- **Yapılacak İş**
"Altı Kelime" başlıklı yazıya göre Hemingway altı sözcüklük hikâyesini hangi olay sonucunda yazmıştır?

- **Alıntı Metin**
Yaşar ATLI

Yaşar ATLI


Altı Kelime

01 Eylül 2018 - 16:17

Ernest Hemingway‘in bir defasında çok kısa bir öyküyle bile insanları hüzünlendirebileceğine dair girdiği iddia sonucunda yalnızca altı sözcükten oluşan bir hikâye yazdığı söylenir.
'For sale: Baby shoes. Never worn.' 'Satılık: Bebek ayakkabıları. Hiç giyilmemiş.'
 Ve elbette iddiayı kazanır. Çünkü hikâye gerçekten hüzünlendirici.
Buna kelimelerin kudreti diyebiliriz. Kelimeler canlıdır. Hüzünlendirir, sevindirir, düşündürür. Kelimeler insanı ve dünyayı değiştirebilir, değiştirmiştir de. Âdem babamız kelimeler alarak tevbe etti, Hz. Musa kelimelerle konuştu, Hz. İsa bizzat kendisi kelimeydi, Hz. Muhammed'in hayatını değiştiren de Hira'da aldığı kelimeler oldu. Bütün yazarlar da kelimelerin kudretine inandığı için yazmışlardır. Hatta kelimelerin kudreti yoktur diyen de kelimelerin kudretine inanıyor. Çünkü meramını kelimelerle ifade ediyor.

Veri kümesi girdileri
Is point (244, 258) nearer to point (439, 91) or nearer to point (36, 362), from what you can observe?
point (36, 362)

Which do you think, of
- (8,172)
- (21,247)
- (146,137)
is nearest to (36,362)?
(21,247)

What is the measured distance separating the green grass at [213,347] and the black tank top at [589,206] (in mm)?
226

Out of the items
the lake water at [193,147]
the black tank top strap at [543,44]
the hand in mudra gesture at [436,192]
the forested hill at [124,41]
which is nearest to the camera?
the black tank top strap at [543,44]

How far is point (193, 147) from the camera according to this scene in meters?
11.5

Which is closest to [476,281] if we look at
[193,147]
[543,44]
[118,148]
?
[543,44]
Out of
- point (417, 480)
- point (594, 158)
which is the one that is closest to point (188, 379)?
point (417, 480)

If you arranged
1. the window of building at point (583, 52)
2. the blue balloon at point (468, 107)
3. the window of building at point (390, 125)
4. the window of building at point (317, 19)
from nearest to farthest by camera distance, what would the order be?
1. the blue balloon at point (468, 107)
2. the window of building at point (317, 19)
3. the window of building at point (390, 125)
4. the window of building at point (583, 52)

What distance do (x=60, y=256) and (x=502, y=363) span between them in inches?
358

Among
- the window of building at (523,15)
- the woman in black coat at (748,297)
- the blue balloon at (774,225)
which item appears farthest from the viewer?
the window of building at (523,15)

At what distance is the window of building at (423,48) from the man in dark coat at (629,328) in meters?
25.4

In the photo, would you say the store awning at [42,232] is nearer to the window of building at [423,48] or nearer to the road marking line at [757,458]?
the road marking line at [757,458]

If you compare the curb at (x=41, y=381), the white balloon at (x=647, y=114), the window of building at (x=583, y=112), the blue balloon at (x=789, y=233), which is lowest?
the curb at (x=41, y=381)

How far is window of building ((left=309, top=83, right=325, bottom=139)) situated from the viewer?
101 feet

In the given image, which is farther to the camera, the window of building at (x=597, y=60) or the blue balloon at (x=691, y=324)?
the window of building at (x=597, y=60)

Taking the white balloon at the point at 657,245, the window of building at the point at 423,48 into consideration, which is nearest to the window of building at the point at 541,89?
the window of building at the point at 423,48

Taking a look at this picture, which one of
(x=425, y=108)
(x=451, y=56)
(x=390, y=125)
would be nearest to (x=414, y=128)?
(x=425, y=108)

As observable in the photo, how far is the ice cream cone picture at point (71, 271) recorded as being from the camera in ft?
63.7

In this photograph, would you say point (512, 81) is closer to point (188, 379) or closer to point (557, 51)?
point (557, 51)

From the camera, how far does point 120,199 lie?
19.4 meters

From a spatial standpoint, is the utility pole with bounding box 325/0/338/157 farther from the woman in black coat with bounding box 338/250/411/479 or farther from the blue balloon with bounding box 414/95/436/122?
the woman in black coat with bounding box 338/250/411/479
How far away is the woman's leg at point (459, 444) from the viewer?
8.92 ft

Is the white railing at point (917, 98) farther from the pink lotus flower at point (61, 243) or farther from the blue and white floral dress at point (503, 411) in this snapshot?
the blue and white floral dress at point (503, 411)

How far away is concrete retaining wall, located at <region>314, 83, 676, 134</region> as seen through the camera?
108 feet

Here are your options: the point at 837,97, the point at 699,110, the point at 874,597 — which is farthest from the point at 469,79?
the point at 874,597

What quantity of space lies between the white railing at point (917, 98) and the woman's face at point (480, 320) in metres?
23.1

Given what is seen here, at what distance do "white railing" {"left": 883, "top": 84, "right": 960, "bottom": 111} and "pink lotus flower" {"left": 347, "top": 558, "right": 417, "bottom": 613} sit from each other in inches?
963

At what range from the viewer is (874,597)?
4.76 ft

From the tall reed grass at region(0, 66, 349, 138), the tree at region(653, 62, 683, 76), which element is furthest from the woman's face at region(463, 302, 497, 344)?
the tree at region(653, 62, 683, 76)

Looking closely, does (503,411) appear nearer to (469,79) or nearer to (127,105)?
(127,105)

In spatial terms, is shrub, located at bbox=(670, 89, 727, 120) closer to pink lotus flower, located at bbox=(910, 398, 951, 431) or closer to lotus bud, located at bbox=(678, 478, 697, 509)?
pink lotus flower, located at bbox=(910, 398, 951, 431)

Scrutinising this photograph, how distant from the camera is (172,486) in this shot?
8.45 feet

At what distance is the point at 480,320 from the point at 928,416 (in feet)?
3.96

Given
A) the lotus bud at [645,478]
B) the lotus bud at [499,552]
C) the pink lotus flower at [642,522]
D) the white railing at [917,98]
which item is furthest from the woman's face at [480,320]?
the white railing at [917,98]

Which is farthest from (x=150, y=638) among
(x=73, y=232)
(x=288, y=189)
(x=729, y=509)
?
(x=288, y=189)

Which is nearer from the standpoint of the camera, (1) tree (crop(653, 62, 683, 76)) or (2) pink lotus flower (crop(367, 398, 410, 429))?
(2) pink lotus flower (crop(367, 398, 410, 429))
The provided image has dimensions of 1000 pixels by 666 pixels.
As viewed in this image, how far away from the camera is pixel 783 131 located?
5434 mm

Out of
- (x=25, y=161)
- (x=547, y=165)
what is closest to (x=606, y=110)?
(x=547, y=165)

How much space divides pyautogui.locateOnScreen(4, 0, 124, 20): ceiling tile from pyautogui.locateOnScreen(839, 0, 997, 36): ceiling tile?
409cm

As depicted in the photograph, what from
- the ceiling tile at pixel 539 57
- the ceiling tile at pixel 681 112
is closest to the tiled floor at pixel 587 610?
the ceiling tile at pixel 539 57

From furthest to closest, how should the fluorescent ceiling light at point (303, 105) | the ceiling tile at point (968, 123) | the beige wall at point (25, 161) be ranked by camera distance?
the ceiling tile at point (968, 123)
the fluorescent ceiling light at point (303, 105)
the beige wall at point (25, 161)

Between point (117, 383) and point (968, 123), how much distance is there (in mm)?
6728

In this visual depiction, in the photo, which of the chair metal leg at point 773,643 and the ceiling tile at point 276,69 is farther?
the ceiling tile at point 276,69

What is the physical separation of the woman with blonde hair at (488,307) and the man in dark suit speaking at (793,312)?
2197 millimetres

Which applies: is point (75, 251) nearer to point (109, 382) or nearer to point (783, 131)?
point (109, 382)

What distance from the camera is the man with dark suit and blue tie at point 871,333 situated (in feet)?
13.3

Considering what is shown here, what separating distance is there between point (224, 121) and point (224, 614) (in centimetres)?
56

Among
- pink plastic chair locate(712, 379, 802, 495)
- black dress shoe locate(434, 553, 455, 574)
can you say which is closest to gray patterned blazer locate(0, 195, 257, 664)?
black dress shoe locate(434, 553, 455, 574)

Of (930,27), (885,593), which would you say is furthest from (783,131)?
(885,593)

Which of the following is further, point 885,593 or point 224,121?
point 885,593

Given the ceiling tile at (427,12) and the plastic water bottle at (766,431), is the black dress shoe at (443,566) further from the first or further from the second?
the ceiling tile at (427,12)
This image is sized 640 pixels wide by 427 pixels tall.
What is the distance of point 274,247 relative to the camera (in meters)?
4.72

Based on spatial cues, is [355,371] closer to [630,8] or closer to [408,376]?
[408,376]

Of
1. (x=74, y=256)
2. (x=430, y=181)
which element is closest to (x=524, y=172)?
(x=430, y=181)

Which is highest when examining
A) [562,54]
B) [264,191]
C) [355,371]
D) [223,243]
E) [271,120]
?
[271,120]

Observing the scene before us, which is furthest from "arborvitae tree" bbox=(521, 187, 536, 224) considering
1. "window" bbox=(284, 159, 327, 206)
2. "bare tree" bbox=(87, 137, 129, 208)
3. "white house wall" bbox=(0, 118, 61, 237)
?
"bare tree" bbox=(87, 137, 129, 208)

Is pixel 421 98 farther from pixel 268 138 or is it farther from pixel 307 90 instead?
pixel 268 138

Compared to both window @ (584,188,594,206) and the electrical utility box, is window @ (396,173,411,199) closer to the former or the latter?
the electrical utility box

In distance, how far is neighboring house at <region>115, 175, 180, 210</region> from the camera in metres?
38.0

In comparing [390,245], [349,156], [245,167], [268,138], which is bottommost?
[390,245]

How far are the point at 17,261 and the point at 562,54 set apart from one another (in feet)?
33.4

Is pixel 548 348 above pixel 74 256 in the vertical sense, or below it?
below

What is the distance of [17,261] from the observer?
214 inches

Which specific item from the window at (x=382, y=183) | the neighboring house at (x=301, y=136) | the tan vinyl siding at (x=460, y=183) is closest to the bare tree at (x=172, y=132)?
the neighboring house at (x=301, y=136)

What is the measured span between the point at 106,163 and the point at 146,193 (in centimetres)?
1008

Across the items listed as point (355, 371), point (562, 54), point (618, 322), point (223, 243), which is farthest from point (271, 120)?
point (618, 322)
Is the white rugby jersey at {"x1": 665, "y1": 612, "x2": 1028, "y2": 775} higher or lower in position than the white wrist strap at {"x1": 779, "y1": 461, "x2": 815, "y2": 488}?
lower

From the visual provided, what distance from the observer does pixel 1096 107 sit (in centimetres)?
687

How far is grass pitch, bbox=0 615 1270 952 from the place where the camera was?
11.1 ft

- **Görev Sonucu**
Çok kısa bir öyküyle bile insanları hüzünlendirebileceğine dair girdiği bir iddia sonucunda yazdığı söylenir.